Le public a appris, par des voies non officielles, que le 02 juillet 2020 il y aurait eu un contact entre le Gouvernement et des leaders séparatistes anglophones actuellement emprisonnés à la Prison Principale de Yaoundé, conduits par Monsieur Sisiku AYUK TABE, en vue d’un cessez-le-feu. Cette rencontre serait la conséquence de l’appel au « Cessez-le feu mondial » lancé le 23 mars 2020 par le Secrétaire général des Nations Unies dans le cadre de la lutte contre la pandémie de la COVID-19 et de la résolution du Conseil de sécurité des Nations Unies appelant à une trêve mondiale dans les conflits armés, adoptée le 1er juillet 2020, qui appelle « toutes les parties prenantes à des conflits armés à débuter immédiatement une pause humanitaire durable pendant au moins 90 jours consécutifs ».

Auraient pris part à cette rencontre, outre les leaders séparatistes et le Gouvernement, les ambassades des Etats-Unis, de France et d’Allemagne, comme facilitateurs et un représentant de l’ONU, comme principal négociateur.

Sous toutes les réserves, et au-delà de toutes considérations, le MRC se réjouit d’un tel augure. Il se félicite de la conversion, quoique fort tardive, du Gouvernement à l’idée que c’est par un cessez-le-feu, un dialogue inclusif et sincère, et des négociations directes avec les leaders séparatistes qu’il est possible de mettre fin à la guerre civile désastreuse qu’il a, de façon totalement irresponsable, déclenchée depuis bientôt quatre ans dans les régions du Nord-Ouest et du Sud-ouest de notre pays.
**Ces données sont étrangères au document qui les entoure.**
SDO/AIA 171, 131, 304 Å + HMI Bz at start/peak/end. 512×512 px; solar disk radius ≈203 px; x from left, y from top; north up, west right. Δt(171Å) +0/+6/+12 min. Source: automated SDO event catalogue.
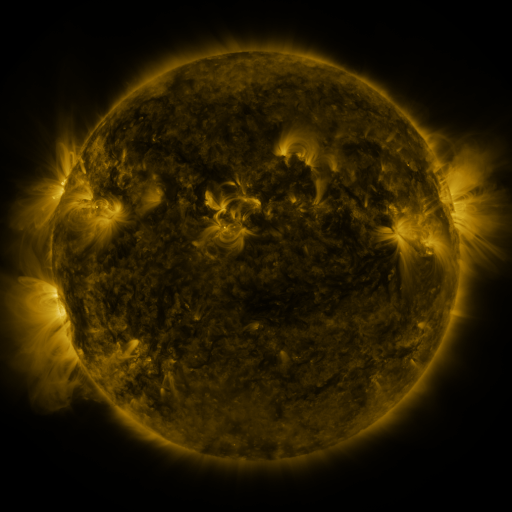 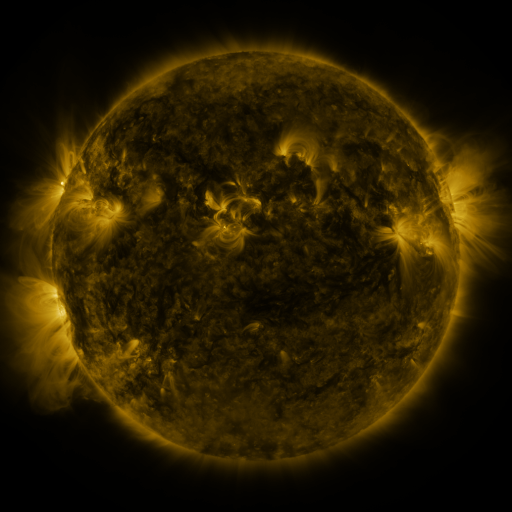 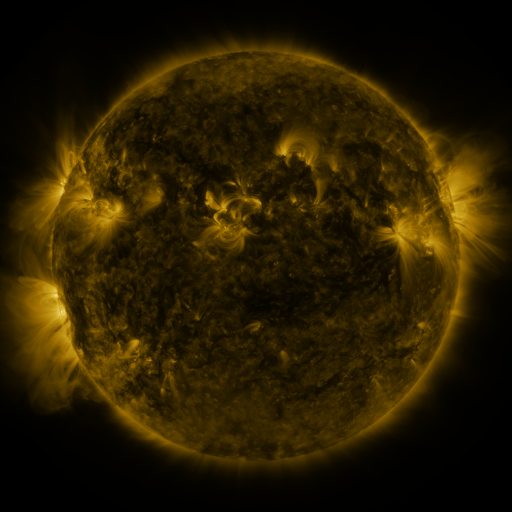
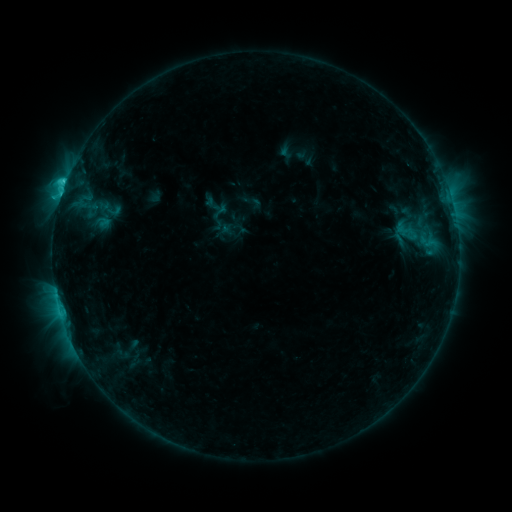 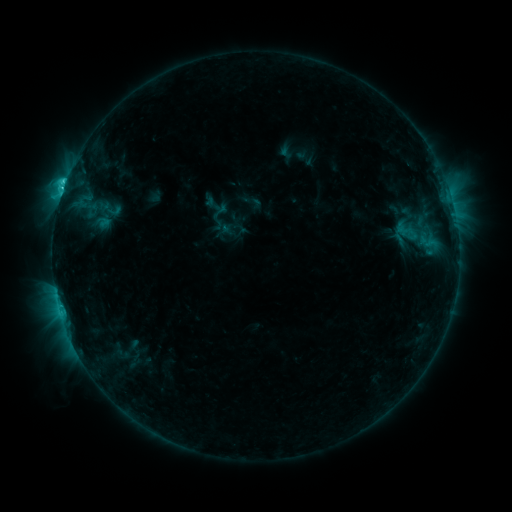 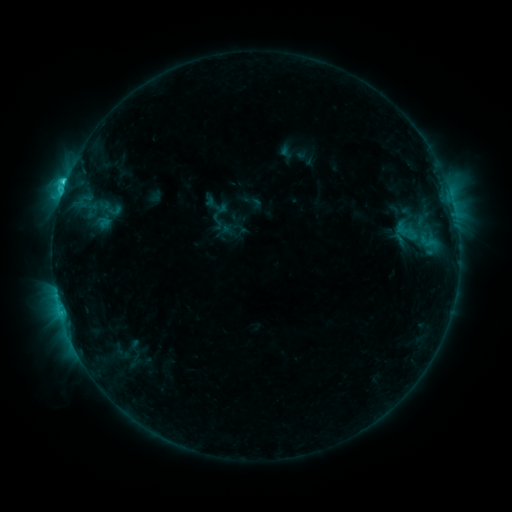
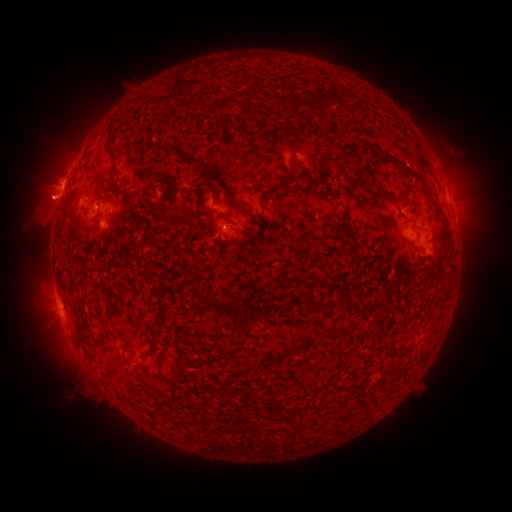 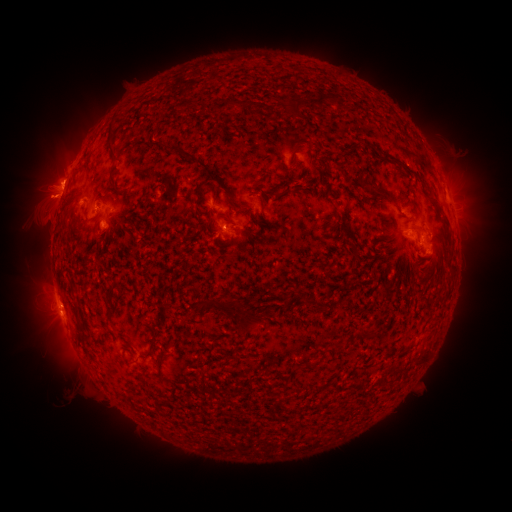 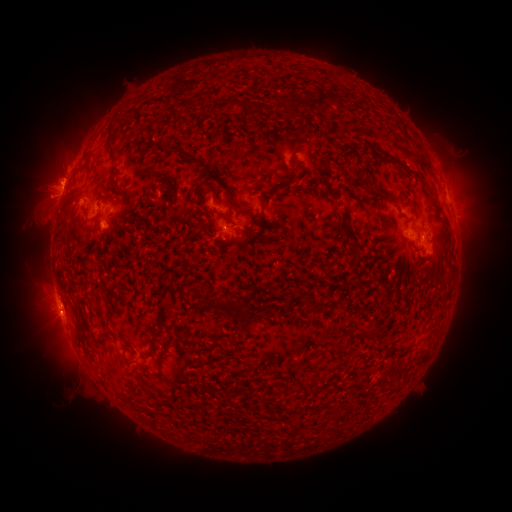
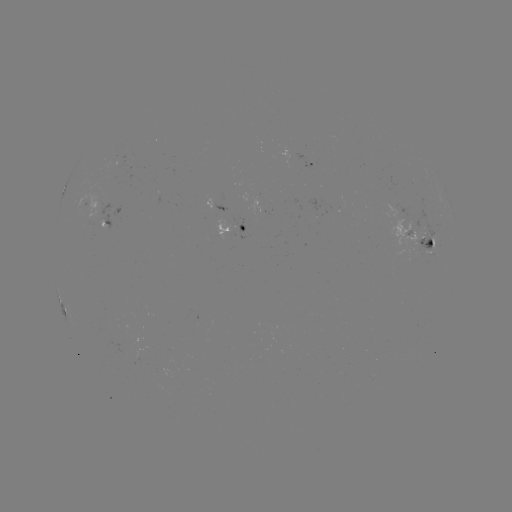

Un tel contact, s’il était avéré, consacrerait l’échec, que nous avions prédit, du fameux Grand Dialogue National qui, en réalité, était un monologue entre le RDPC, ses alliés et l’administration.

A l’annonce officielle de la tenue de ce Grand Dialogue National, depuis la Prison Principale de Yaoundé, le 17 septembre 2019, j’avais fait savoir que le MRC ne prendrait pas part à cette rencontre, pour deux raisons : dune part, notre parti ne pouvait y participer sans notre libération préalable, les leaders alliés, moi-même et les centaines de militants et sympathisants arrêtés arbitrairement et détenus illégalement depuis plus de sept mois pour certains, à la suite des « Marches Blanches Pacifiques » des 26 janvier, 1er et 8 juin 2019 ; d’autre part, en raison des conditions d’organisation dudit Dialogue. A cet égard, j’exprimais de vives réserves sur l’issue de cette rencontre politique dont les discussions étaient volontairement faussées à la base par le pouvoir. Les principales raisons de mes réserves étaient que le Dialogue n’avait pas fait l’objet dune préparation adéquate, que les vrais leaders sécessionnistes, tant les chefs politiques que les chefs des groupes armés, n’étaient pas conviés aux discussions et que l’on avait exclu des débats l’importante question de la forme de l’Etat.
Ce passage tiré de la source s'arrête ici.